▶ [Input data]
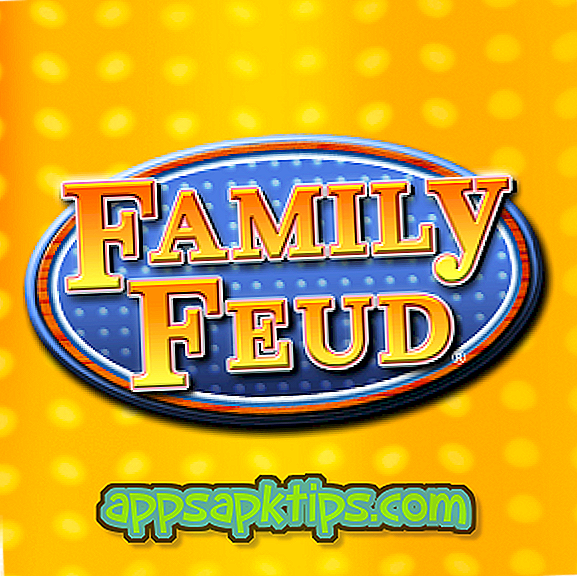 Familie Feud & Friends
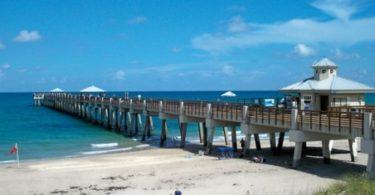 Journée à West Palm Beach et Palm Beach - Palmiers, plages et sorties...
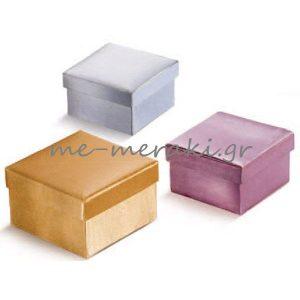 Κουτιά για μπομπονιέρες ΚΤ28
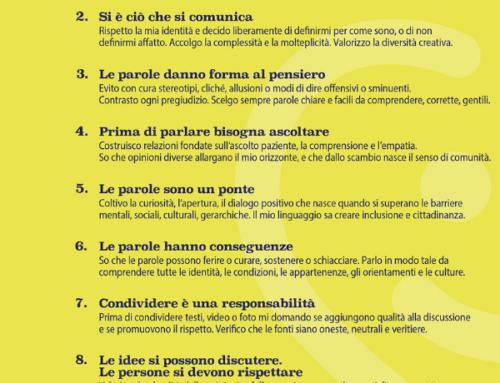 Parole O_stili: il mio contributo al Manifesto della comunicazione non ostile e inclusiva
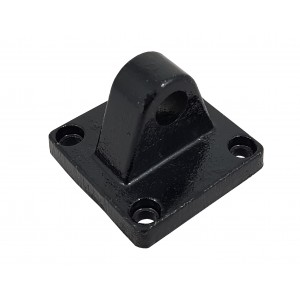 Качающийся клапан CA CA 100 мм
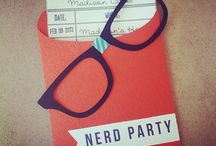 Joeana's 12th nerd party! / by Ana King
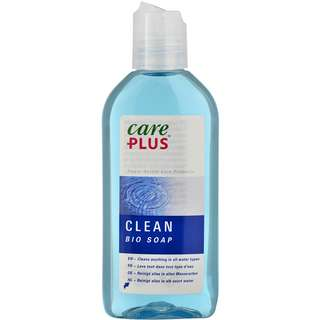 Care Plus Clean Bio Soap Waschmittel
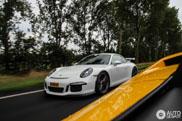 Spot van de dag: Porsche 991 GT3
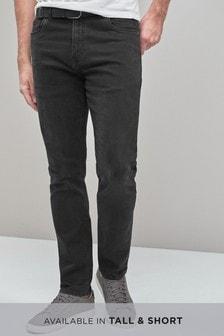 Эластичные джинсы с ремнем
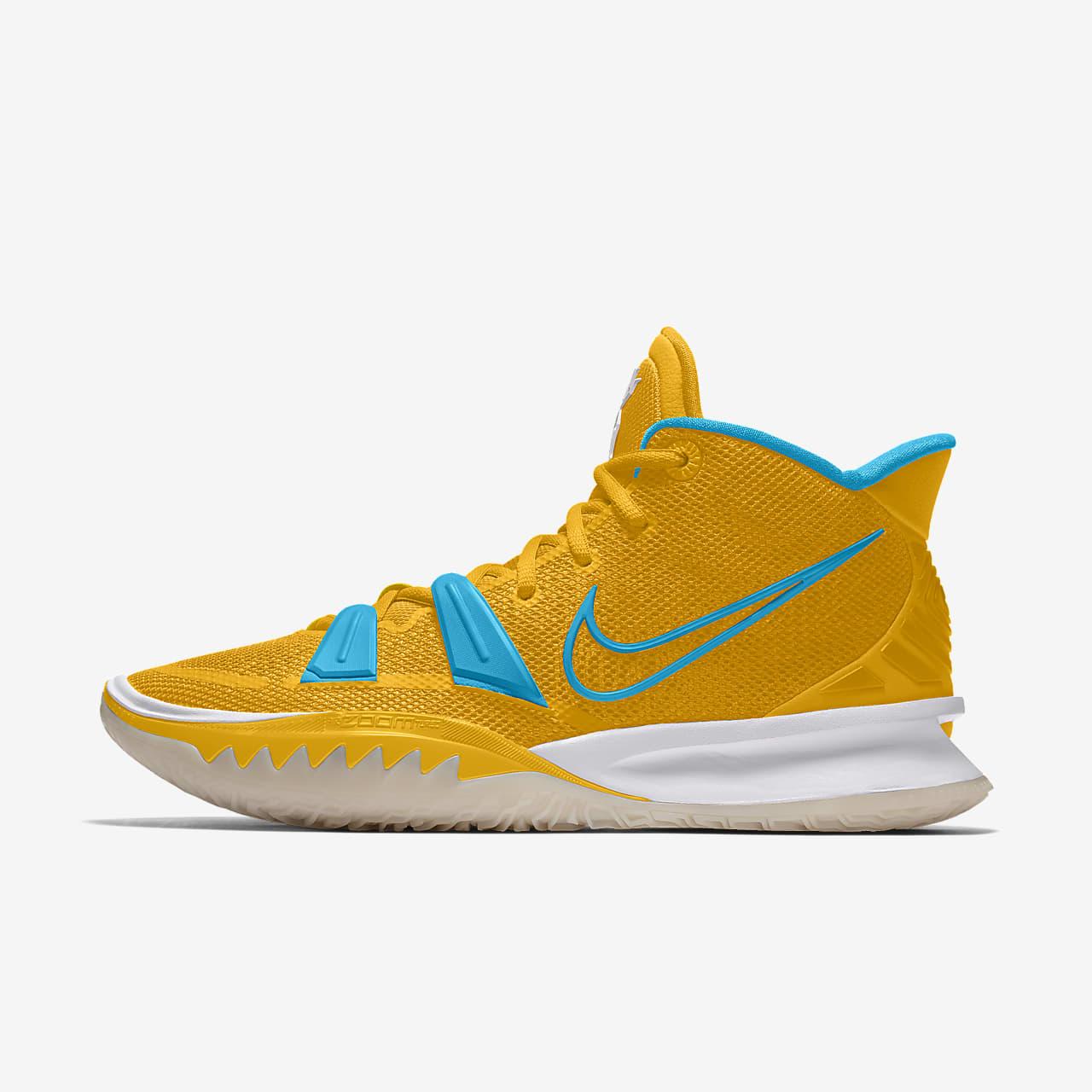 Scarpa da basket personalizzabile Kyrie 7 By You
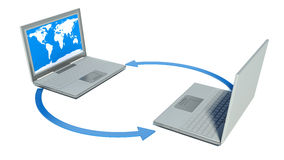 Global computer network. Web Royalty Free Stock Image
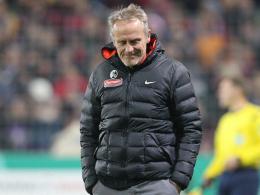 Kommentierte eine Fehlentscheidung gegen den SC Freiburg recht gelassen: Trainer Christian Streich.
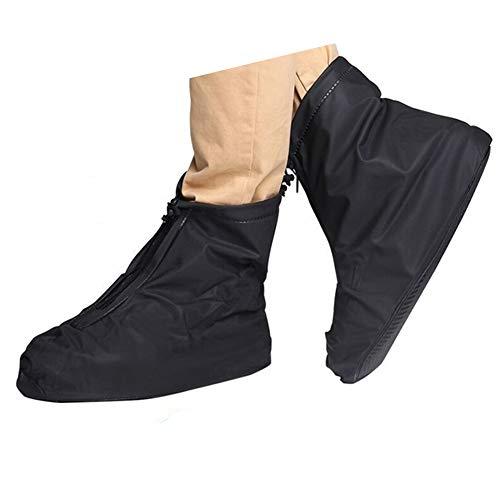 Wodoodporna osłona na buty, wielokrotnego użytku męskie wodoodporne kolarskie wędrówki przeciwdeszczowe pokrowce na buty lekkie antypoślizgowe buty (XL, czarny krótki but)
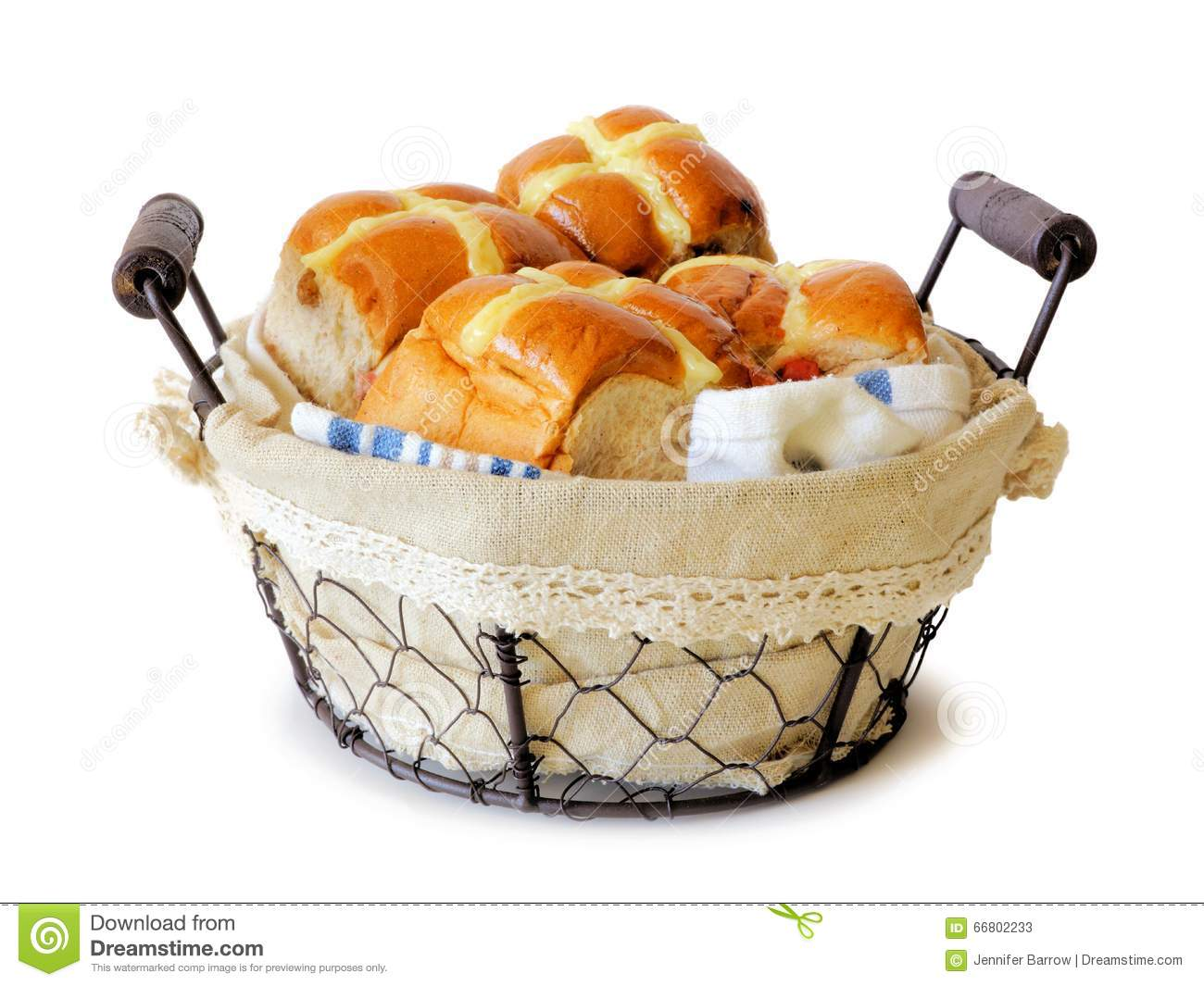 Hot Cross Buns In A Vintage Wire Basket Over White Stock Image ...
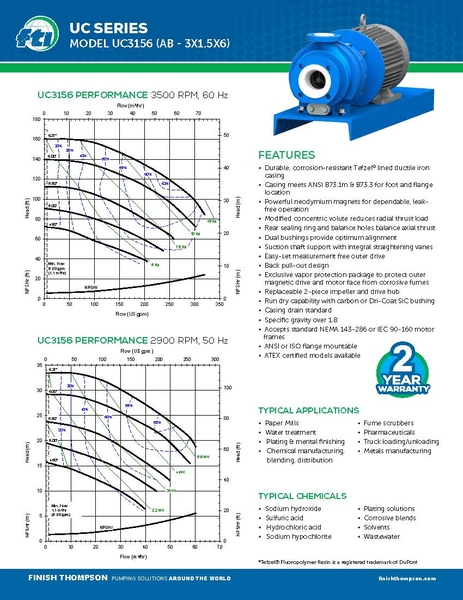 Centrifugal - UC3156 Technical Flyer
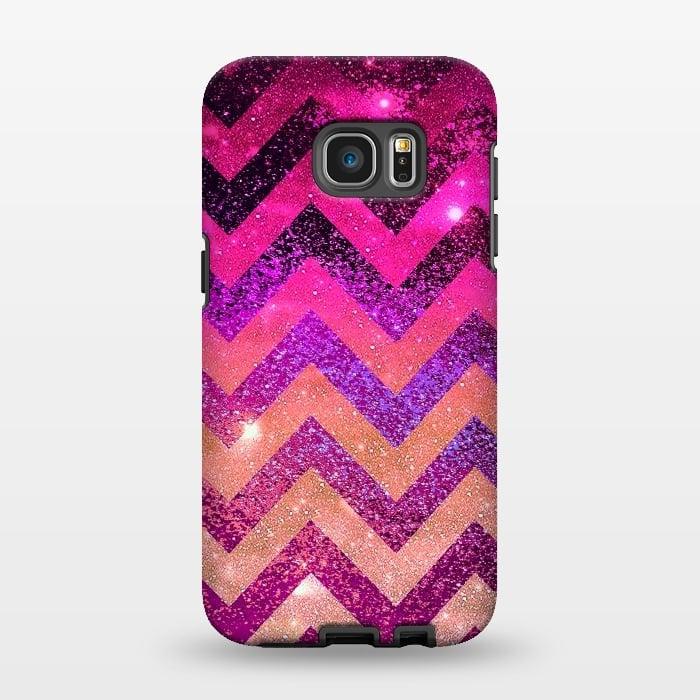 AC1346353, Phone Cases, Galaxy S7 EDGE, StrongFit, Monika Strigel, Chevron Water Galaxy, Designers,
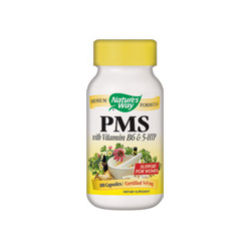 PMS With Vitamin B6 & 5-HTP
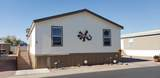 9431 Coralbell Avenue - Photo 3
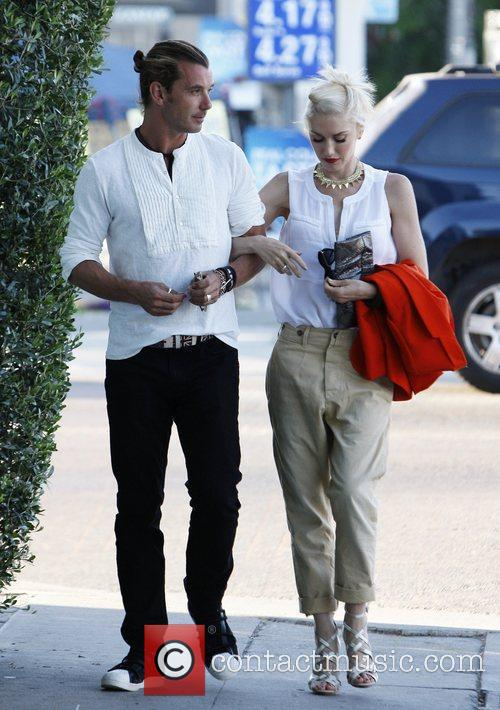 gwen stefani and gavin rossdale arrive at 3948410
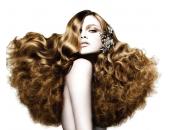 5 patarimai, kaip rūpintis plaukais žiemos metu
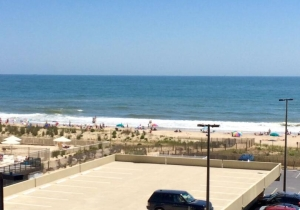 22-balcony-ocean-view.jpg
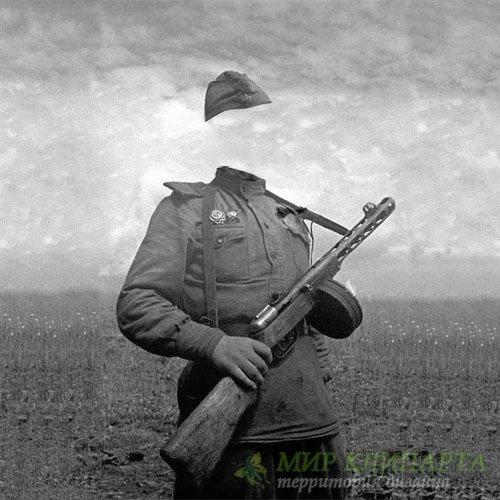 Шаблон мужской - Солдат с автоматом в годы войны
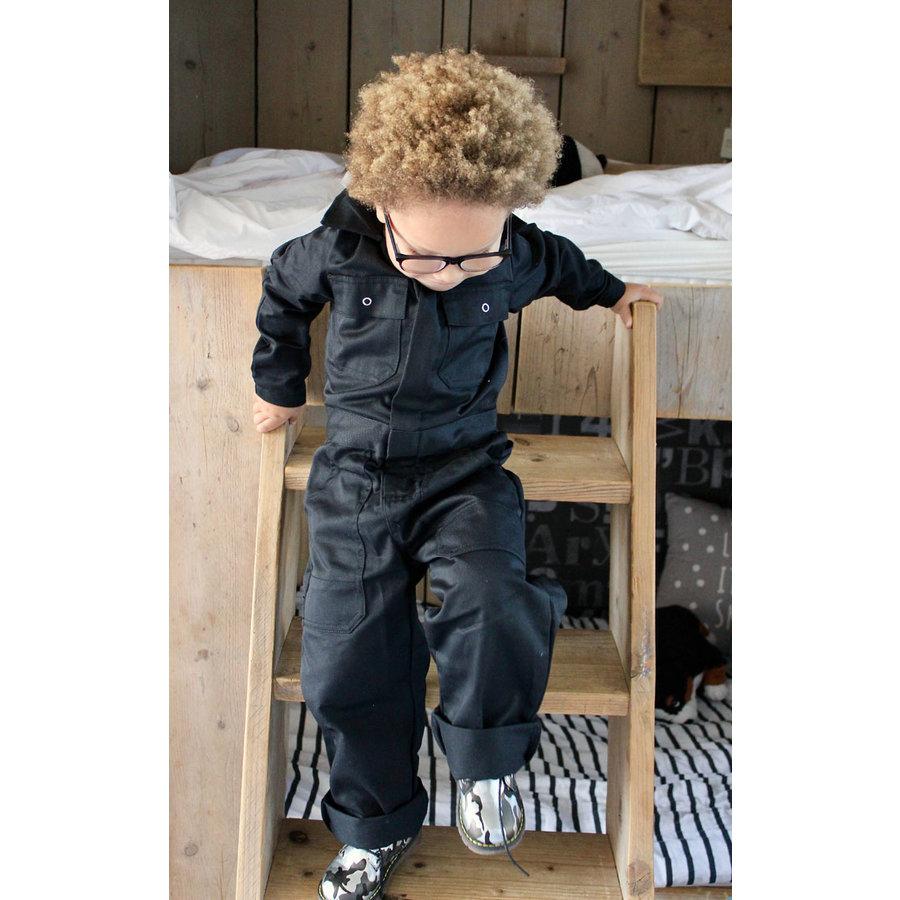 Zwarte kinderoverall-5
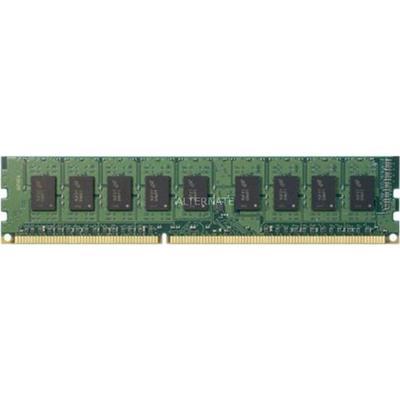 Mushkin Proline DDR3 1333MHz 16GB ECC Reg (992054)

▶ [Task directions] From the line containing "Spot van de dag: Porsche 991 GT3" down to the last line of the entries above, set down every line exactly. Omit all pictures.

▶ [Reply]
 Spot van de dag: Porsche 991 GT3
 Эластичные джинсы с ремнем
 Scarpa da basket personalizzabile Kyrie 7 By You
 Global computer network. Web Royalty Free Stock Image
 Kommentierte eine Fehlentscheidung gegen den SC Freiburg recht gelassen: Trainer Christian Streich.
 Wodoodporna osłona na buty, wielokrotnego użytku męskie wodoodporne kolarskie wędrówki przeciwdeszczowe pokrowce na buty lekkie antypoślizgowe buty (XL, czarny krótki but)
 Hot Cross Buns In A Vintage Wire Basket Over White Stock Image ...
 Centrifugal - UC3156 Technical Flyer
 AC1346353, Phone Cases, Galaxy S7 EDGE, StrongFit, Monika Strigel, Chevron Water Galaxy, Designers,
 PMS With Vitamin B6 & 5-HTP
 9431 Coralbell Avenue - Photo 3
 gwen stefani and gavin rossdale arrive at 3948410
 5 patarimai, kaip rūpintis plaukais žiemos metu
 22-balcony-ocean-view.jpg
 Шаблон мужской - Солдат с автоматом в годы войны
 Zwarte kinderoverall-5
 Mushkin Proline DDR3 1333MHz 16GB ECC Reg (992054)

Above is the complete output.